I realized that, that's why I reminded you of it.

I can just accept your PR as-is, I guess I don't really care that much.

As I said, this isn't a library I care to maintain too much, since I don't use it at all.

Out of curiosity: why don't you use it anymore? What has changed in your workflow?

If you no longer wish to maintain cdnizer, perhaps consider transferring the burden to somebody else.

Please understand that accepting a PR means that I'm implicitly taking responsibility for those code changes. If they break something, then it comes back on me to fix it or reverse the changes. So I tend to be hesitant to accept PRs in general.

Being the maintainer of a couple of libraries and tools myself, I understand the responsibility. Thanks for merging and releasing the changes anyway.

If complaints come in because of this change, I am willing to contribute a fix again. Please feel free to mention me.

[OverZealous]

Out of curiosity: why don't you use it anymore? What has changed in your workflow?

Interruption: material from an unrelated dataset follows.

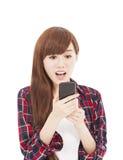 Mujer joven sorprendida que mira el teléfono elegante Foto de archivo libre de regalías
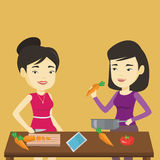 Women cooking healthy vegetable meal. Royalty Free Stock Photo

I don't like relying on externally served files in production. It's too easy to have something outside of your control go wrong, breaking the app. As long as you can get to my server, everything you need will load. I prefer to include all necessary scripts in my own bundles hosted on my own server. They are hashed and served with a very long cache, so in general the penalty is very low.

Plus with JS modules these days, it's less often I want to serve a full library—better to only import the exact code necessary.

If you no longer wish to maintain cdnizer, perhaps consider transferring the burden to somebody else.

I thought of this. Or at least adding additional maintainers. Maybe at some point.